* **Instruction 1**
Repeat the records word for word, beginning at the line that has "Time of clock at [125,184,266,325]: 11:56" and ending with the last line of the records. Leave out the pictures.

* **Page text**
:::

When we arrived at Popes Creek, everything seemed to go well. Ickes and Johnson were fascinated with the work on the house as well as the beautiful landscape architecture work being done by our National Park Service staff. It seemed to surprise the secretary that we had professionals in many fields in our department. Ickes especially enjoyed a conversation with a ranger who was a descendent of one of George Washington's half-brothers.

Horace Albright (left) and Fine Arts Commission members survey the Washington family graveyard at Wakefield. Albright insisted that the commission approve every stage of the Wakefield reinterpretation. Courtesy. NPS History Collection.

On the way back to Washington, I saw that we had a little extra time, so I suggested that we have a quick tour of Fredericksburg, Virginia. We covered sites touching on the life of George Washington—his mother's home and next to it, Kenmore, the estate of his sister, Betty Fielding, whose son married Martha Washington's granddaughter. We also saw James Monroe's law office. We made a detour to Ferry Farm, across the Rappahannock River, where Washington lived as a boy before moving to Fredericksburg. It was here that the legendary act of chopping down the cherry tree was supposed to have occurred. We took a cursory look at the Fredericksburg battlefield as it was right along the river in town, but had to pass up the other great Civil War battlefields nearby as the deadline for the Johnsons' dinner with Ickes was approaching. No more stops were made until we reached Washington and my companions were dropped off at the Johnson apartment while I was chauffeured to my home.

Ickes Trip II: April 2, 1933

My second trip with Secretary Harold Ickes, in his government limousine, was on a beautiful spring day, April 2, 1933. Unfortunately, we had to take Senator Hiram Johnson along again. His wife had expressed an interest in seeing historic and scenic locales in northern Virginia, so she was joining us, too.

On the way to Johnson's apartment, Ickes told me I had gotten Johnson very interested in Virginia history on the March 26th trip, especially in the role of the National Park Service. He thought a powerful ally like that in the Senate would be a real asset to me. I felt I had to tell him that while the senator had supported parks and preservation while governor of California and had never opposed national park legislation in the Congress, he had never lifted a finger to help us, either, as far as I could remember, although he had been in the University of California (class of '88) with both Interior Secretary Franklin K. Lane and Park Director Stephen Mather. Hiram Johnson had many things on his mind but parks were not a high priority item.

In spite of this, it seemed like a fine day ahead as we four set off in the roomy limousine, the Johnsons and Ickes comfortably seated in the back and I on one "jump seat" behind the driver with my maps and pamphlets spread out on the adjacent one. I explained my plans for the trip, pointing out the routes, etc., and received their approval before we started.

:::

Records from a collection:
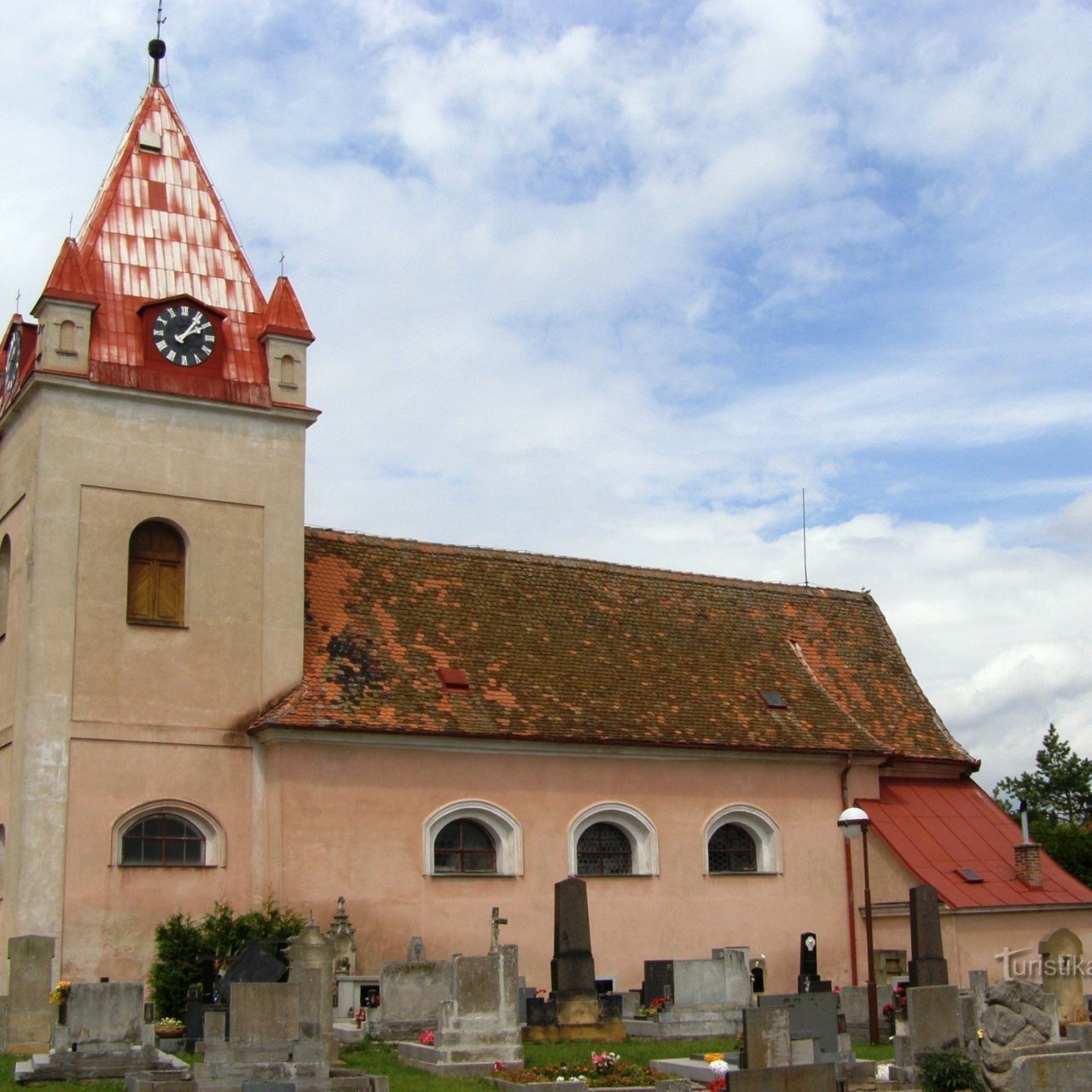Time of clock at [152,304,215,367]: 2:06
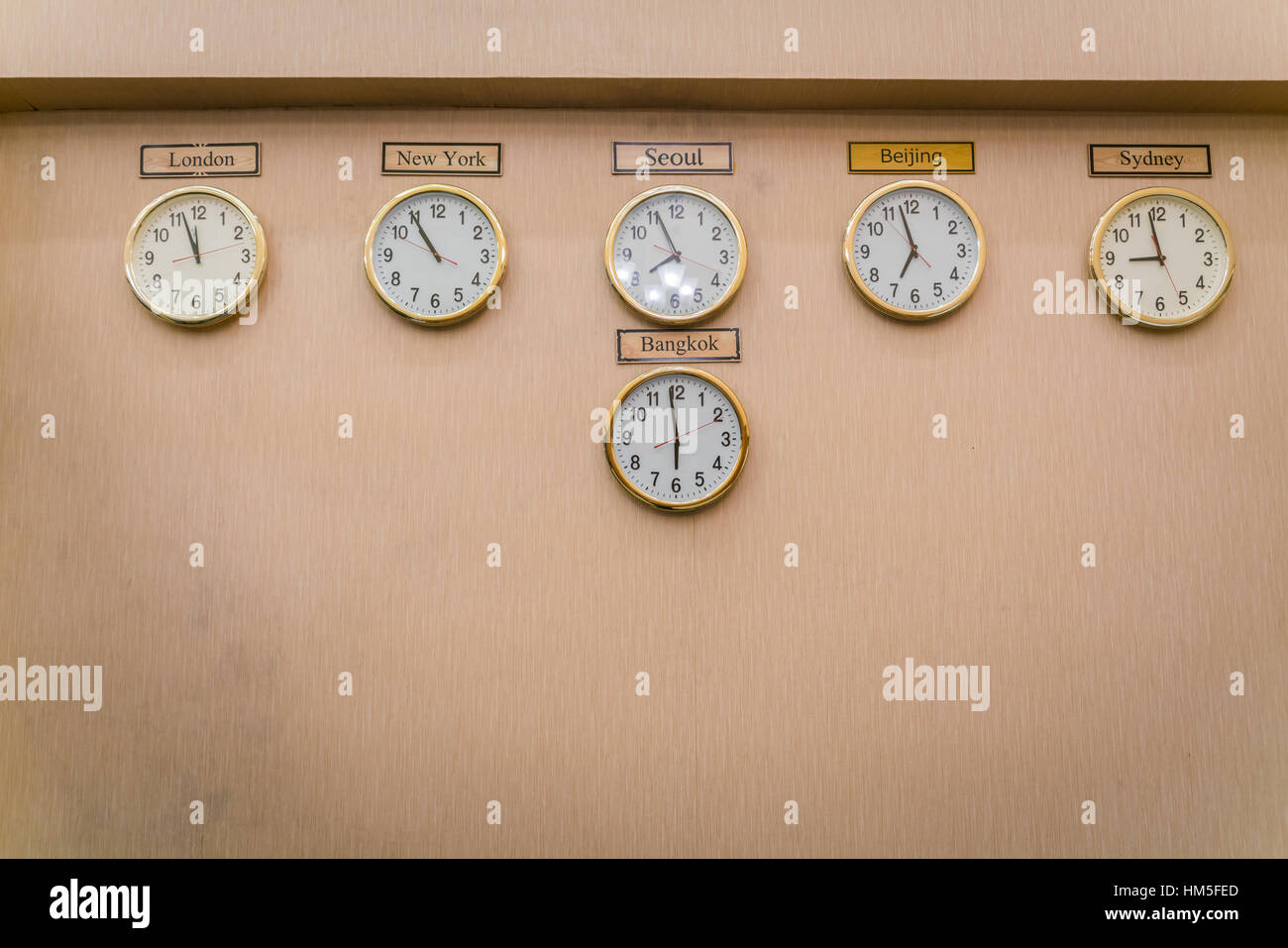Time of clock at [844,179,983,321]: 6:57
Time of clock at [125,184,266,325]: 11:56
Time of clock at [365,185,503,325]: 10:54
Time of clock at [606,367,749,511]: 5:58
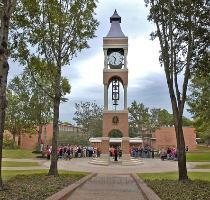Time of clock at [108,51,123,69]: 10:32
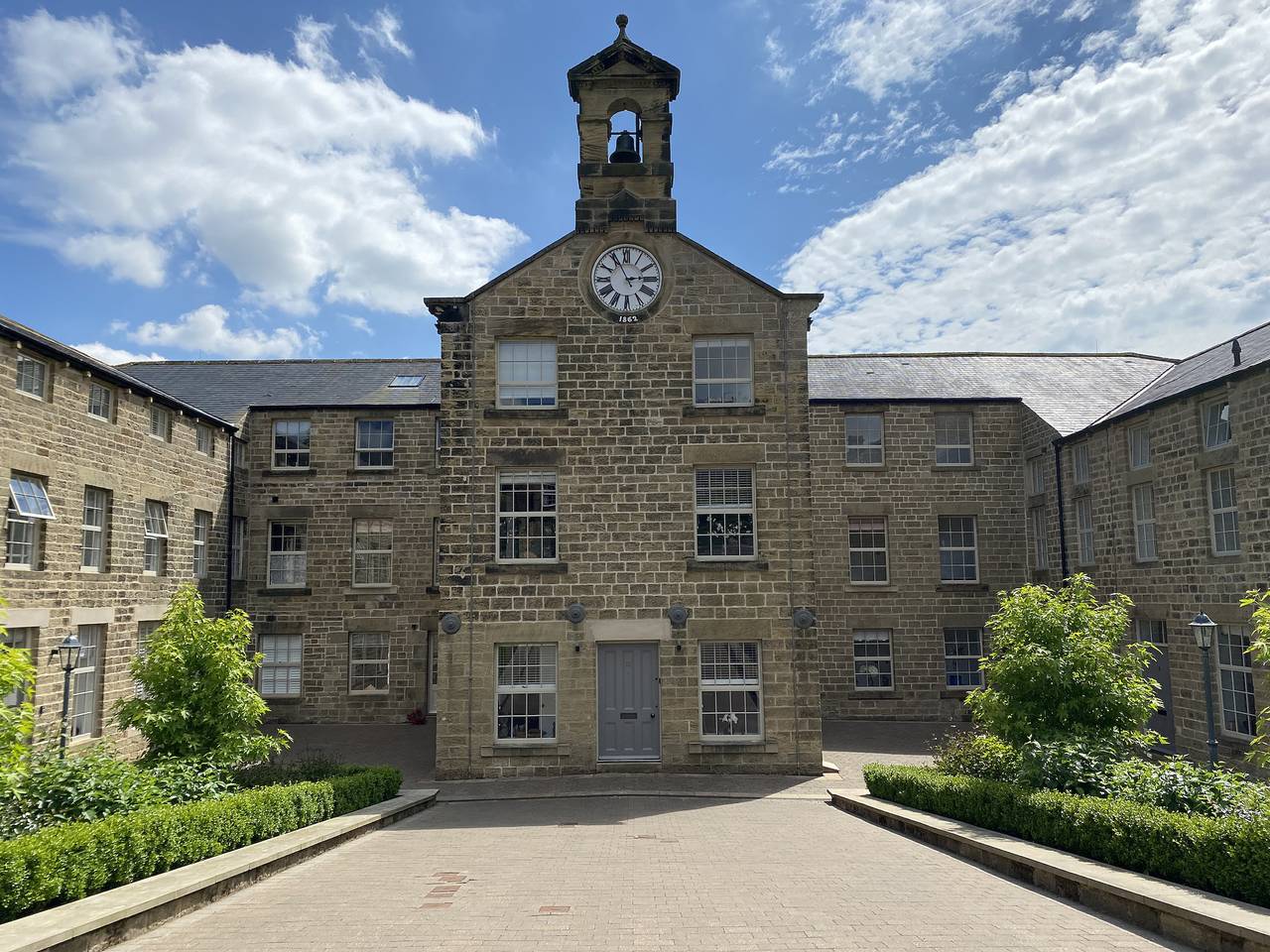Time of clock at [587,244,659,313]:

:::

* **Instruction 2**
Rewrite the trip account starting at the words "In spite of" and ending after "before we started.", putting "car" in place of "limousine".

* **Full output 1**
Time of clock at [125,184,266,325]: 11:56
Time of clock at [365,185,503,325]: 10:54
Time of clock at [606,367,749,511]: 5:58
Time of clock at [108,51,123,69]: 10:32
Time of clock at [587,244,659,313]:

* **Full output 2**
In spite of this, it seemed like a fine day ahead as we four set off in the roomy car, the Johnsons and Ickes comfortably seated in the back and I on one "jump seat" behind the driver with my maps and pamphlets spread out on the adjacent one. I explained my plans for the trip, pointing out the routes, etc., and received their approval before we started.